### SOURCE DOCUMENT:
· · · · · · ·

Chemical sensor is an effective method for trace pollutant determination in water. MOFs are good candidates for metal cations and anions sensing due to their tunable topological structures and high porosity [38], [39], [40]. Particularly, lanthanide based MOFs (Ln-MOFs) exhibit brilliant performance as luminescent probes owing to their special 4f electronic configurations [41], [42]. However, the high coordination numbers and flexible coordination geometry of lanthanide made the desired Ln-MOFs design and synthesize challenging. Moreover, the current used Ln-MOFs are mainly in bulk-size which limits their interactions with the analytes. With large lateral size and ultrathin thickness, 2D Ln-MOF nanosheet is in favor of more accessible active sites on their surface and beneficial to realize highly sensitive luminescent sensing. Post-synthetic modification (PSM) provides convenient opportunities to prepare 2D Ln-MOFs as luminescent sensors. In this work, bulk MOFs named as MAMS-1 was successfully exfoliated into layered nanosheets (MAMS-1-NS). PSM was utilized as a facile yet versatile approach to fabricate a 2D luminescent Ln-MOF by encapsulating Eu3+ cations into MAMS-1-NS. The obtained Eu3+@MAMS-1-NS exhibits multi-responsive behavior towards Hg2+, Fe3+ and Cr2O72−, MnO4− with high quenching efficiency.

Experimental section

Bulk MAMS-1 crystals synthesis

MAMS-1 was synthesized as previously reported [43]. Briefly, 0.34 mmol 5-tert-Butyl-1,3-benzenedicarboxylic acid (H2(bbdc)) and 0.51 mmol Ni(NO3)2·6H2O were dissolved in 7.5 mL H2O/ethylene glycol (4:1 v/v,) and sealed in an autoclave. The reaction proceeded at 210 °C for 24 h and light-green crystals were obtained.

· · · · · · ·

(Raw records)

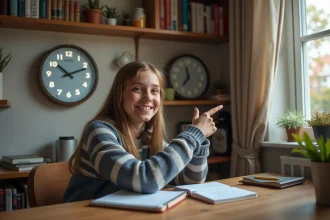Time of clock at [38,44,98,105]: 10:11
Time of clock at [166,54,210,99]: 11:36
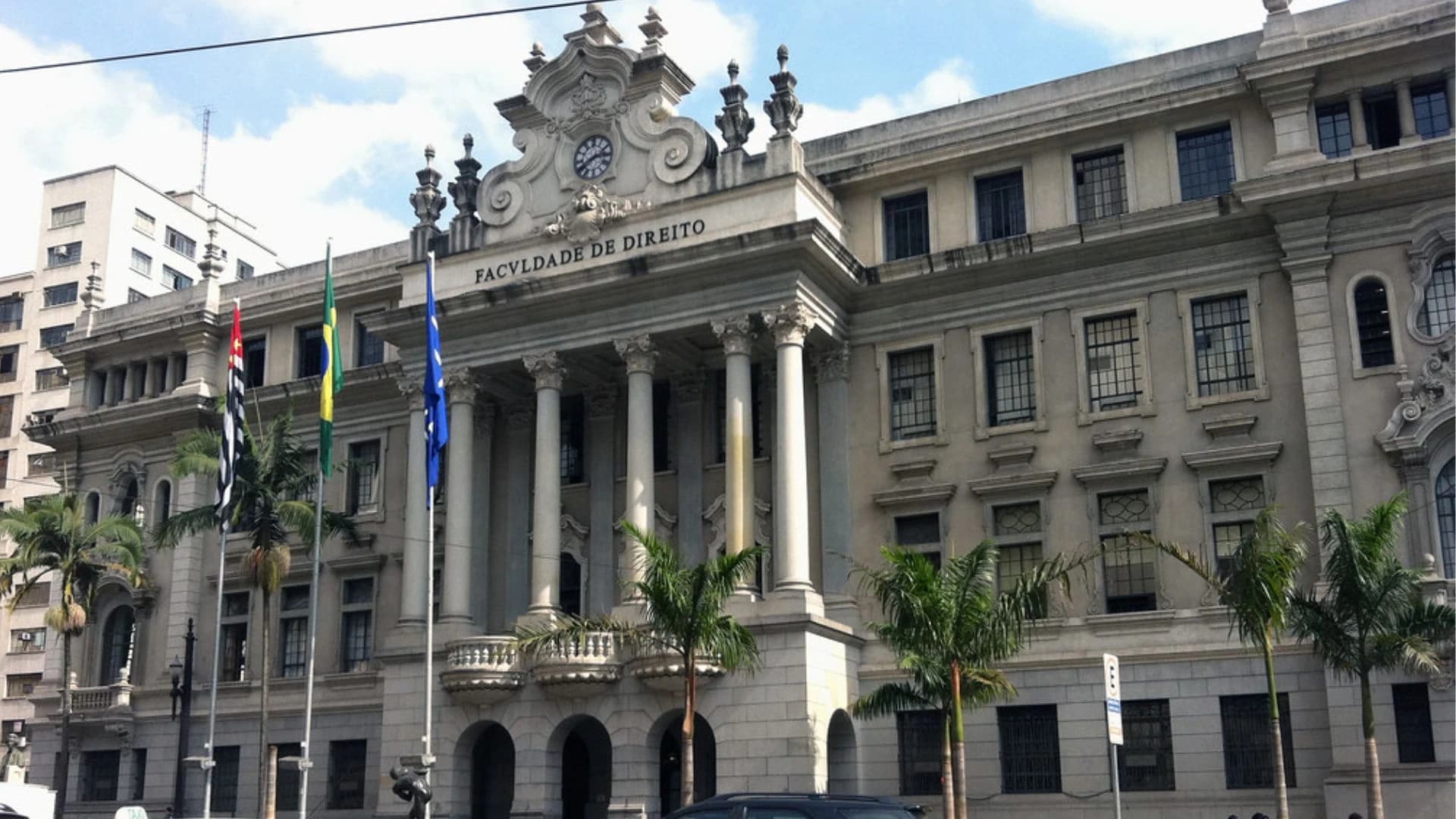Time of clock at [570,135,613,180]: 2:40
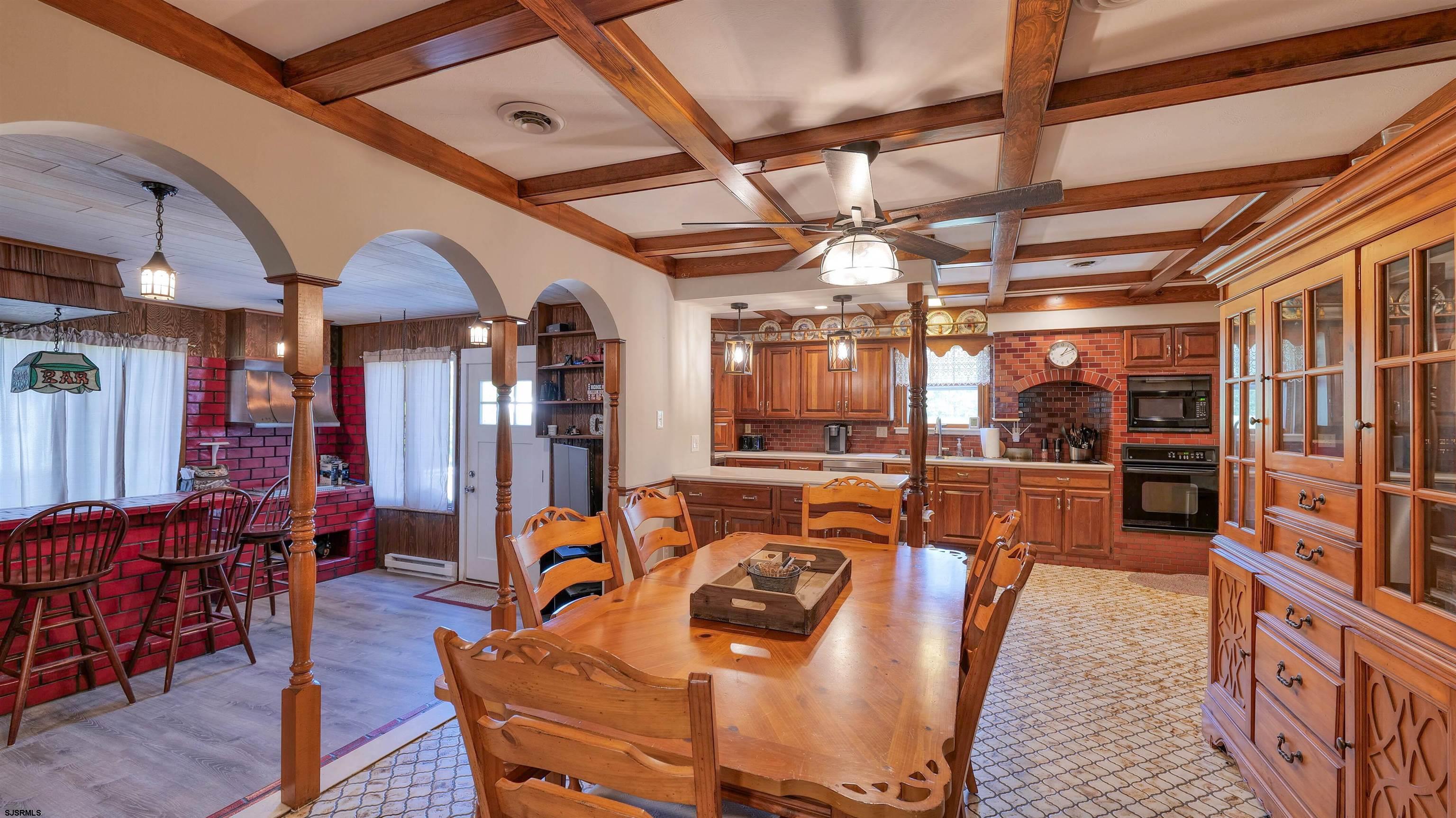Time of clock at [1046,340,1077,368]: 1:10
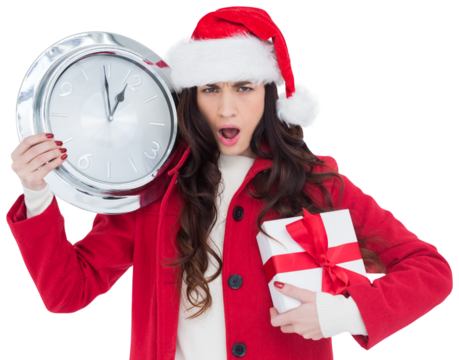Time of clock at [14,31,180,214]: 12:59
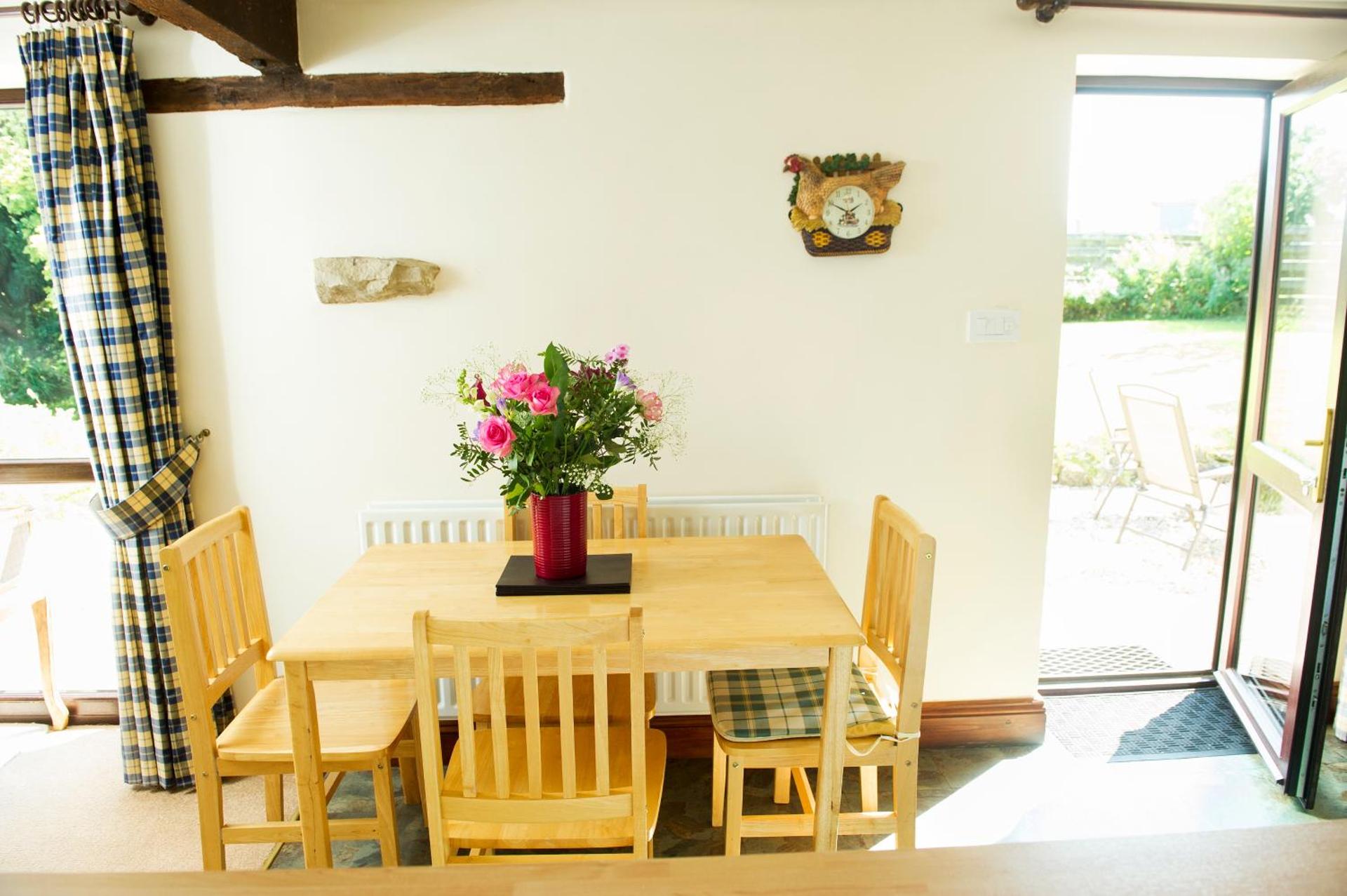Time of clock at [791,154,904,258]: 1:50
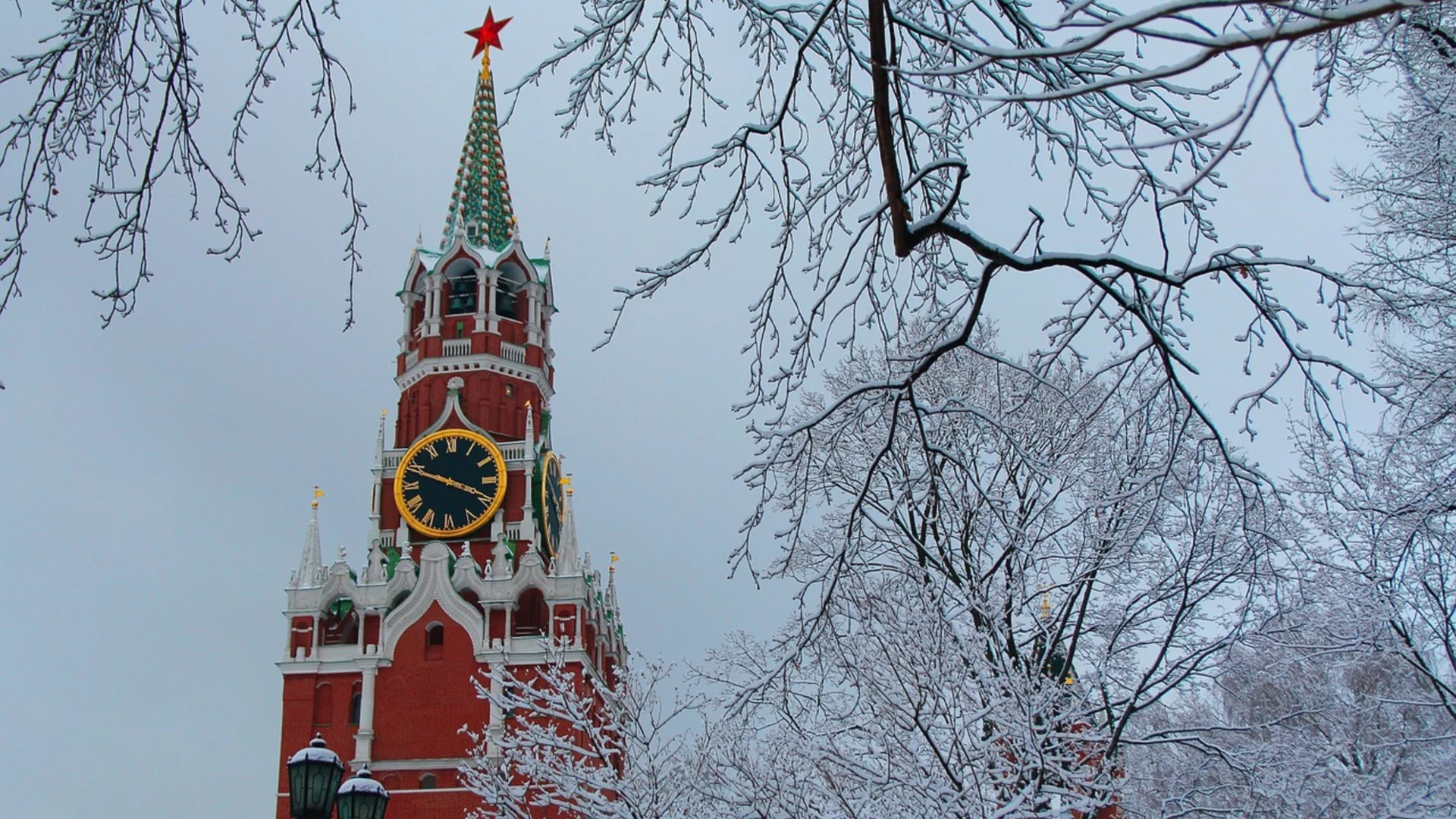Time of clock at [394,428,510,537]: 3:48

· · · · · · ·

### TASKS TO COMPLETE:
1. Reproduce the part of the listing that opens with the line containing "Time of clock at [791,154,904,258]: 1:50" and runs through the end of the listing, with both ends included. Leave the pictures out of your answer.
2. Pick up the text on lanthanide MOF nanosheets as luminescent sensors after its last sentence and continue it.

### ANSWERS BY TASK:
1.
Time of clock at [791,154,904,258]: 1:50
Time of clock at [394,428,510,537]: 3:48

2.
Ultrasonic exfoliation in DES

Firstly, DES was prepared by heating the mixture of choline chloride (ChCl) and ethylene glycol (EG) with a molar ration 1:2 at 80 °C. Then, the MAMS-1 crystals were dispersed in DES with the help of surfactants. The concentration of MAMS-1 dispersion is 3 mg/g in DES. Surfactants such as PVP, SDS and CTAB are added into DES with a concentration of 0.5 mg g−1. Finally, the dispersion was ultrasonically treated in an ultrasonic processor for 60 min. After centrifugation at 5,000 r.p.m. for 30 min, the colloidal MAMS-1 nanosheet (MAMS-1-NS) suspension was collected. MAMS-1-NS in solid state was obtained after a 15,000 r.p.m centrifugation and vacuum drying. Controlled experiment was done without surfactants at the same sonication conditions. Moreover, MAMS-1 crystals dispersed in DES with PVP under mechanical agitation for an hour was also investigated to certify the function of sonication.

Preparation of Eu3+@MAMS-1-NS

Eu3+@MAMS-1-NS was synthesized by soaking 100 mg MAMS-1-NS into 10 mL Eu(NO3)3·6H2O (0.2 mmol ml−1) ethanol solution for 48 h. The resulting Eu3+@MAMS-1-NS was obtained after centrifugation and washing with ethanol for several times. Eu3+@MAMS-1-NS suspension used for luminescent sensing was prepared by introducing 1 mg Eu3+@MAMS-1-NS power into 10 mL ethanol under ultrasonication.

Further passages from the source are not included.